Embedding Models

Embedding Models

What are Embeddings?

Content in your knowledge bases is automatically converted into vector embeddings - numerical representations that capture semantic meaning. When you search, your query is also embedded, and similar content is found by comparing vector distances using cosine similarity.

Supported Models

Seclai supports a wide range of embedding models from multiple providers:

OpenAI Models

  • text-embedding-3-large - Up to 3072 dimensions (supports 256, 384, 512, 768, 1024, 1536, 2048, 2560, 3072)
  • text-embedding-3-small - Up to 1536 dimensions (supports 256, 384, 512, 768, 1024, 1536)
  • text-embedding-ada-002 - 1536 dimensions

Google Vertex AI Models

  • gemini-embedding-001 - Up to 3072 dimensions (supports 256, 384, 512, 768, 1024, 1536, 2048, 2560, 3072)
  • text-embedding-005 - Up to 768 dimensions (supports 256, 384, 512, 768)
  • text-multilingual-embedding-002 - Up to 768 dimensions (supports 256, 384, 512, 768)
  • e5-large - 1024 dimensions
  • e5-small - 256 dimensions

AWS Bedrock Models

  • amazon.nova-2-multimodal-embeddings-v1:0 - Up to 3072 dimensions (supports 256, 384, 1024, 3072)
  • amazon.titan-embed-text-v2:0 - Up to 1024 dimensions (supports 256, 512, 1024)
  • cohere.embed-v4:0 - Up to 1536 dimensions (supports 256, 512, 1024, 1536)

Choosing a Model

When selecting an embedding model, consider:

  • Dimensions: Higher dimensions can capture more nuance but increase storage and compute costs
  • Language support: Some models like multilingual-embedding-002 are optimized for multiple languages
  • Provider: Choose based on your existing cloud infrastructure and API preferences
  • Performance: Different models have different speed vs. quality tradeoffs

Configurable Dimensions

Many models support multiple dimension sizes. Lower dimensions reduce:

  • Storage costs
  • Query latency
  • Indexing time

While potentially trading off some semantic precision.

Reranking

After the initial similarity search using embeddings, you can optionally apply a reranking model to improve the relevance and quality of results. Reranking re-evaluates the retrieved content and reorders it based on deeper semantic understanding of the query.

How Reranking Works

The retrieval pipeline works in two stages:

  1. Initial Retrieval - Vector similarity search finds potentially relevant content quickly using cosine similarity
  2. Reranking (Optional) - A specialized model re-scores the top results for better relevance

Reranking models are more computationally expensive than embedding similarity, so they're applied only to the top candidates from the initial search.

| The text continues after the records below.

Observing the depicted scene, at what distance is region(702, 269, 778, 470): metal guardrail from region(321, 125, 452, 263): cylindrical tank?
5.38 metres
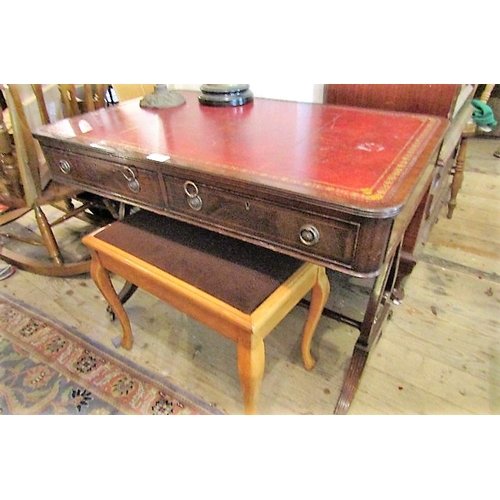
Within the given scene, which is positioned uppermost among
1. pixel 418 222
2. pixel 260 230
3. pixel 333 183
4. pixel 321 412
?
pixel 333 183

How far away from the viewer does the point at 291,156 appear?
0.78m

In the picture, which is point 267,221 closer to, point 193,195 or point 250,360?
point 193,195

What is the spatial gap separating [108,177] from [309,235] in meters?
0.58

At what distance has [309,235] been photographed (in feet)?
2.22

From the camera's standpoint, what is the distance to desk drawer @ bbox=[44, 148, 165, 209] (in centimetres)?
87

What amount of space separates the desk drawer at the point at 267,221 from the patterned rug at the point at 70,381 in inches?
23.7

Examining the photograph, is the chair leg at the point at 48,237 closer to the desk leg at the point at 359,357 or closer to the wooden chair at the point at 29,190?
the wooden chair at the point at 29,190

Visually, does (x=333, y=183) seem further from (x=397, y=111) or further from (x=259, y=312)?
(x=397, y=111)

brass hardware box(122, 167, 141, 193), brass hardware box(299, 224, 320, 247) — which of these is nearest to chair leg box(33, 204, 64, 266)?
brass hardware box(122, 167, 141, 193)

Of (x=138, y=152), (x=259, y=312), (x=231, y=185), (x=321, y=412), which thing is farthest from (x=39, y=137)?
(x=321, y=412)

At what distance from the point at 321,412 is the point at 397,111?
2.99ft

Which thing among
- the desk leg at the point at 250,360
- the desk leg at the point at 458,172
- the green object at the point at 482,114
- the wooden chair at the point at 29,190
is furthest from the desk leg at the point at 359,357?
the green object at the point at 482,114

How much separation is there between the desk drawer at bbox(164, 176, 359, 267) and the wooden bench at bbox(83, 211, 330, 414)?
111 mm

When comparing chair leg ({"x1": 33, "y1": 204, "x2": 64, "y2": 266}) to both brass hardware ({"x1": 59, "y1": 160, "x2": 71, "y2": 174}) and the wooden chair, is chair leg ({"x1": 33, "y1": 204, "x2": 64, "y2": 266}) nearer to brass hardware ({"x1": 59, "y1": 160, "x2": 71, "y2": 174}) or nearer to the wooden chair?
the wooden chair
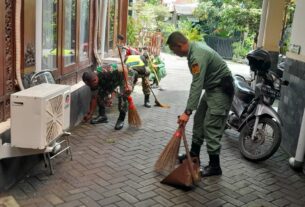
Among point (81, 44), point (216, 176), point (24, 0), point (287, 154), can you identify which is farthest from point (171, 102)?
point (24, 0)

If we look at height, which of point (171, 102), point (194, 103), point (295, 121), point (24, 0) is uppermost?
point (24, 0)

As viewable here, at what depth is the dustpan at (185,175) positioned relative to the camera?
168 inches

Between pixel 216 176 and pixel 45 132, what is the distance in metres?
2.16

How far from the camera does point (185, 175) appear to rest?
168 inches

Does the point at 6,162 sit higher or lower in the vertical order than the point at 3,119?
lower

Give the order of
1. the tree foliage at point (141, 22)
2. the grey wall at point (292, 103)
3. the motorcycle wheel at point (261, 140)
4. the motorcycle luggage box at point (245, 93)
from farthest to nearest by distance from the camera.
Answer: the tree foliage at point (141, 22) < the motorcycle luggage box at point (245, 93) < the grey wall at point (292, 103) < the motorcycle wheel at point (261, 140)

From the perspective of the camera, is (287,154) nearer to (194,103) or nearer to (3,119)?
(194,103)

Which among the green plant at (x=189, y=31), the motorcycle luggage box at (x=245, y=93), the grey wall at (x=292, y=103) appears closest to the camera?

Supported Reranking Models

Seclai supports several reranking models:

AWS Bedrock Models:

  • amazon.rerank-v1:0 - Amazon's reranking model (default)
  • cohere.reranker-v3.5:0 - Cohere's high-performance reranker

When to Use Reranking

Consider enabling reranking when:

  • Precision is critical - You need the most relevant results at the top
  • Semantic nuance matters - Your queries require deep understanding of context
  • Large knowledge bases - More content means initial similarity may miss subtle relevance

Reranking is optional and can be configured per knowledge base. If not enabled, results are ranked solely by embedding similarity scores.